Cosa puoi aspettarti dall’ICJ?

Il parere consultivo della ICJ ha il potenziale per rappresentare un punto di svolta. Chiarindo gli obblighi legali degli Stati, potrebbe servire come base per le controversie interne sul clima, aumentare la pressione politica sui grandi emettitori e creare un precedente per futuri accordi giuridicamente vincolanti. Il successo di questa iniziativa dipenderà, in larga misura, dalla capacità degli attivisti climatici di articolare narrazioni convincenti e progettare strategie di advocacy più efficaci e coese. Le campagne di disinformazione rappresentano una sfida anche per la causa climatica, avverte l’UNESCO.
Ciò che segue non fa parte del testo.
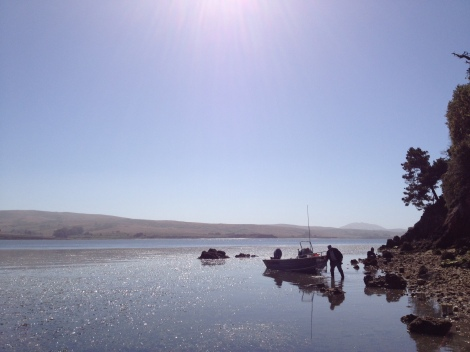 Estuaries such as Tomales Bay (just north of San Francisco Bay) exhibit sharp gradients in environmental conditions (e.g. temperature, salinity) that can alter the interaction among predators and prey.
Il processo suscita grandi aspettative, soprattutto dopo la delusione lasciata dall’incontro di Baku, dove le promesse di finanziamento sono state ben al di sotto delle necessità stimate. Tuttavia, elementi come il ritorno di Donald Trump, un leader apertamente scettico nei confronti del cambiamento climatico, l’indebolimento del multilateralismo e le imminenti elezioni nei paesi chiave – che potrebbero portare i governi a essere meno impegnati nell’azione per il clima – aggiungono incertezza e complessità all’agenda. internazionale. D’altro canto, l’aumento delle energie rinnovabili in Cina, principale emettitore di gas serra, offre un segnale incoraggiante che potrebbe ridefinire gli sforzi globali di fronte alla crisi climatica.

Questo processo mette in gioco la rilevanza del sistema multilaterale, la cui efficacia è stata oggetto di crescenti interrogativi: dalla sua incapacità di prevenire e risolvere i conflitti, alla stagnazione dell’Agenda 2030 e alla sua limitata risposta durante la pandemia. Il sistema internazionale, con una struttura burocratica praticamente immutata dalla metà del secolo scorso, è ancora una volta messo alla prova dalla crisi climatica: sarà in grado di adattarsi alle complesse e urgenti sfide del 21° secolo, o sarà relegato come un ordine incapace di rispondere efficacemente alle crisi globali?